═════ Recorded data
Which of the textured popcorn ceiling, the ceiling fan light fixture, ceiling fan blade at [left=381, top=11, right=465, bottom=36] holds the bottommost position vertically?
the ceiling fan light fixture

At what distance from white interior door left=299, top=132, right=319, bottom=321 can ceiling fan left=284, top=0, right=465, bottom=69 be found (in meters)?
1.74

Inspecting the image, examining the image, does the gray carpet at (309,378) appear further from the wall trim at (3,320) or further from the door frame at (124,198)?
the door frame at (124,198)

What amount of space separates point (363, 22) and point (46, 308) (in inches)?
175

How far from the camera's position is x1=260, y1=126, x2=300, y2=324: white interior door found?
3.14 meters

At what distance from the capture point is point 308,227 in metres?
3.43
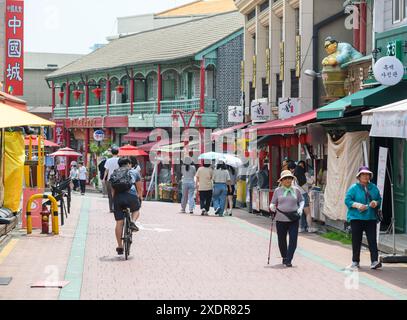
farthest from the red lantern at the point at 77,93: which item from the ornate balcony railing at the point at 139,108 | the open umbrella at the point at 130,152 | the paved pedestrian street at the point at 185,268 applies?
the paved pedestrian street at the point at 185,268

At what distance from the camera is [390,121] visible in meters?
13.9

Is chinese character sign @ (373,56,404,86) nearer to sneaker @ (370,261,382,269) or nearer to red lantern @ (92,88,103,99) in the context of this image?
sneaker @ (370,261,382,269)

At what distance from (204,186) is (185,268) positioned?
41.9 ft

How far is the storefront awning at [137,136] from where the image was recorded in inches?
1932

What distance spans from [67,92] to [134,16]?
30.8 ft

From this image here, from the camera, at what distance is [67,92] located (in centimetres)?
6094

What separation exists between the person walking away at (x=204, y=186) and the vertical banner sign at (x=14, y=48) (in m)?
6.58

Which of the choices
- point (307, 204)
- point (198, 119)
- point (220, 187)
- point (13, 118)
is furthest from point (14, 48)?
point (13, 118)

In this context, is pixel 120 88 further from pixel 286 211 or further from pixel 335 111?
pixel 286 211

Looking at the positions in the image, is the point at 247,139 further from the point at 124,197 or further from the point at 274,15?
the point at 124,197

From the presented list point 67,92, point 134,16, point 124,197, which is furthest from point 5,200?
point 134,16

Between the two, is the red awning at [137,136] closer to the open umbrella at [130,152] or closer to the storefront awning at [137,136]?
the storefront awning at [137,136]

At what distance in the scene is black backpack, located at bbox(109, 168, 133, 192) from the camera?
1550 centimetres
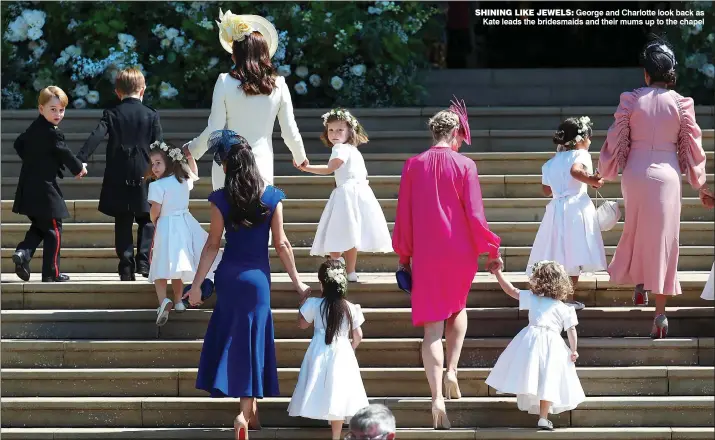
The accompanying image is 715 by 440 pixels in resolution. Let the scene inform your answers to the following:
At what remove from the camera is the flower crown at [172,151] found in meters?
9.12

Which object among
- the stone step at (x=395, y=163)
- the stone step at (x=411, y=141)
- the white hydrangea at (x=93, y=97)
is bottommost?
the stone step at (x=395, y=163)

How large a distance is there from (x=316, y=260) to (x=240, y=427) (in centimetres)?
248

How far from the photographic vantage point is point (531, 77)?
14.0m

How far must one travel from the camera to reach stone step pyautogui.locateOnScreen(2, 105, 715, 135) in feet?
40.0

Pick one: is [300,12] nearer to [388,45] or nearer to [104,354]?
[388,45]

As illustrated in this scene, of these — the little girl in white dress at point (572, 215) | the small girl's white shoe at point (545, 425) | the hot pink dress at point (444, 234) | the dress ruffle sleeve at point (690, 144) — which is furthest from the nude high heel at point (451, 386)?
the dress ruffle sleeve at point (690, 144)

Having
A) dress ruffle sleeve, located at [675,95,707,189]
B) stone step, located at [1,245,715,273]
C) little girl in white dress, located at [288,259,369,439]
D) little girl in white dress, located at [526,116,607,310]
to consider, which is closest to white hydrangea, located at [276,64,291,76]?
stone step, located at [1,245,715,273]

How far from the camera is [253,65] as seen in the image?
8.78 meters

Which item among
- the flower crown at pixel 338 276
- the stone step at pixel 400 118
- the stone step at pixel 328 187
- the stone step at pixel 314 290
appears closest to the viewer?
the flower crown at pixel 338 276

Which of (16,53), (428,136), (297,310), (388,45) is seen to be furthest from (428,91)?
(297,310)

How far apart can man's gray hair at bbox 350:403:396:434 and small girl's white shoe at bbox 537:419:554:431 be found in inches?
87.3

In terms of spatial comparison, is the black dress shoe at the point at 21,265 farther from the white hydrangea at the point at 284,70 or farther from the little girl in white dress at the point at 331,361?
the white hydrangea at the point at 284,70

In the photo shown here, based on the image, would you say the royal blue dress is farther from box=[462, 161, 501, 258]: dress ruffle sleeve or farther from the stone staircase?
box=[462, 161, 501, 258]: dress ruffle sleeve

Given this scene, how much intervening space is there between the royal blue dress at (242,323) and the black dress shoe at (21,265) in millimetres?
2089
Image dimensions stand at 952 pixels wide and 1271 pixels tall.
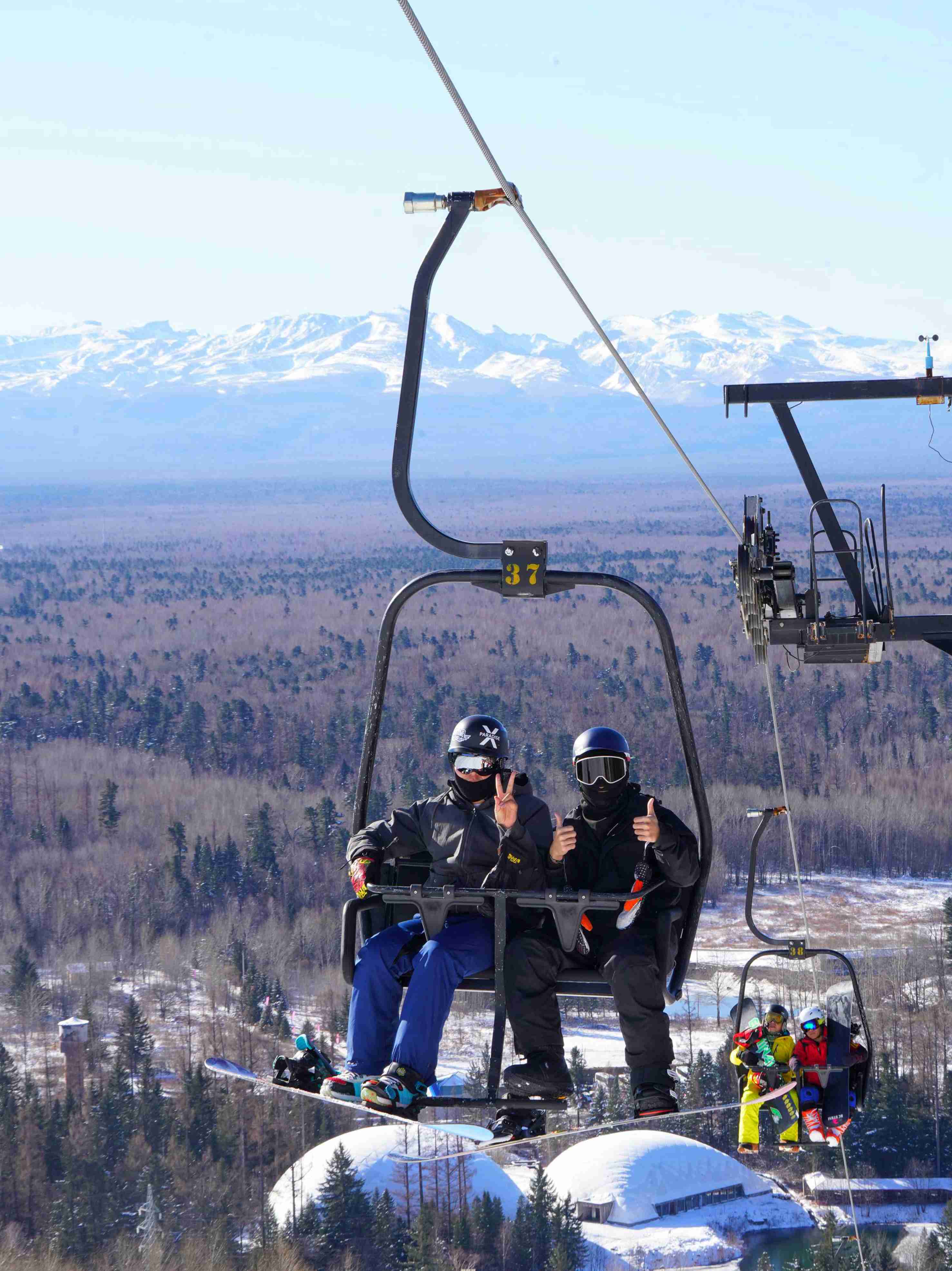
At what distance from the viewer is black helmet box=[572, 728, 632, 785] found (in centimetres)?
716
══════════
**The request:** Swap "red lantern" for "paper lantern" throughout all the records above and give them again with nothing else changed, leaving out the pictures.

**Result of the task:**
Which of the textured popcorn ceiling, the ceiling fan light fixture, ceiling fan blade at [left=381, top=11, right=465, bottom=36] holds the bottommost position vertically?
the ceiling fan light fixture

At what distance from white interior door left=299, top=132, right=319, bottom=321 can ceiling fan left=284, top=0, right=465, bottom=69 be found (in meters)?
1.74

Inspecting the image, examining the image, does the gray carpet at (309,378) appear further from the wall trim at (3,320) or further from the door frame at (124,198)?
the door frame at (124,198)

What amount of space separates point (363, 22) and point (46, 308) (in inches)?
175

How far from the camera's position is x1=260, y1=126, x2=300, y2=324: white interior door found?
3.14 meters

At what distance from the capture point is point 308,227 in metres?
3.43
farthest from the paper lantern at the point at 77,93: which item from the ornate balcony railing at the point at 139,108 | the open umbrella at the point at 130,152 | the paved pedestrian street at the point at 185,268 applies?
the paved pedestrian street at the point at 185,268

At what distance from the camera is [390,121] visible in meters?
13.9

Is chinese character sign @ (373,56,404,86) nearer to sneaker @ (370,261,382,269) or nearer to paper lantern @ (92,88,103,99) in the context of this image?
sneaker @ (370,261,382,269)

At what distance from (204,186) is (185,268) positioned?
41.9 ft

How far is the storefront awning at [137,136] from where the image was recorded in inches?
1932

What distance spans from [67,92] to [134,16]?
30.8 ft

From this image here, from the camera, at what distance is [67,92] located (in centimetres)?
6094

What separation exists between the person walking away at (x=204, y=186) and the vertical banner sign at (x=14, y=48) (in m)?
6.58

Which of the choices
- point (307, 204)
- point (198, 119)
- point (220, 187)
- point (13, 118)
is furthest from point (14, 48)?
point (13, 118)

In this context, is pixel 120 88 further from pixel 286 211 or further from pixel 335 111?
pixel 286 211

Looking at the positions in the image, is the point at 247,139 further from the point at 124,197 or further from the point at 274,15?
the point at 124,197

From the presented list point 67,92, point 134,16, point 124,197, which is furthest from point 5,200?
point 134,16

Between the two, is the red awning at [137,136] closer to the open umbrella at [130,152] or closer to the storefront awning at [137,136]?
the storefront awning at [137,136]

At what distance in the scene is black backpack, located at bbox(109, 168, 133, 192) from the camera?
1550 centimetres
The accompanying image is 715 by 440 pixels in resolution. Let the scene inform your answers to the following:
At what remove from the camera is the flower crown at [172,151] found in meters?
9.12

Which object among
- the stone step at (x=395, y=163)
- the stone step at (x=411, y=141)
- the white hydrangea at (x=93, y=97)
is bottommost?
the stone step at (x=395, y=163)

How large a distance is there from (x=316, y=260) to (x=240, y=427) (in centimetres)?
248

How far from the photographic vantage point is point (531, 77)?
14.0m

How far must one travel from the camera to reach stone step pyautogui.locateOnScreen(2, 105, 715, 135) in feet?
40.0

Pick one: is [300,12] nearer to [388,45] or nearer to [104,354]?
[388,45]

As illustrated in this scene, of these — the little girl in white dress at point (572, 215) | the small girl's white shoe at point (545, 425) | the hot pink dress at point (444, 234) | the dress ruffle sleeve at point (690, 144) — which is furthest from the nude high heel at point (451, 386)?
the dress ruffle sleeve at point (690, 144)

Having
A) dress ruffle sleeve, located at [675,95,707,189]
B) stone step, located at [1,245,715,273]
C) little girl in white dress, located at [288,259,369,439]
D) little girl in white dress, located at [526,116,607,310]
to consider, which is closest to white hydrangea, located at [276,64,291,76]?
stone step, located at [1,245,715,273]

How far from the camera is [253,65] as seen in the image?
8.78 meters

Which item among
- the flower crown at pixel 338 276
- the stone step at pixel 400 118
- the stone step at pixel 328 187
- the stone step at pixel 314 290
appears closest to the viewer?
the flower crown at pixel 338 276

Which of (16,53), (428,136), (297,310), (388,45) is seen to be furthest from (428,91)?
(297,310)

How far apart can man's gray hair at bbox 350:403:396:434 and small girl's white shoe at bbox 537:419:554:431 be found in inches?
87.3

In terms of spatial comparison, is the black dress shoe at the point at 21,265 farther from the white hydrangea at the point at 284,70 or farther from the little girl in white dress at the point at 331,361?
the white hydrangea at the point at 284,70

In the photo shown here, based on the image, would you say the royal blue dress is farther from box=[462, 161, 501, 258]: dress ruffle sleeve or farther from the stone staircase?
box=[462, 161, 501, 258]: dress ruffle sleeve

Given this scene, how much intervening space is there between the royal blue dress at (242,323) and the black dress shoe at (21,265) in millimetres?
2089
Image dimensions stand at 952 pixels wide and 1271 pixels tall.
At what distance from the viewer is black helmet box=[572, 728, 632, 785] found (in centimetres)?
716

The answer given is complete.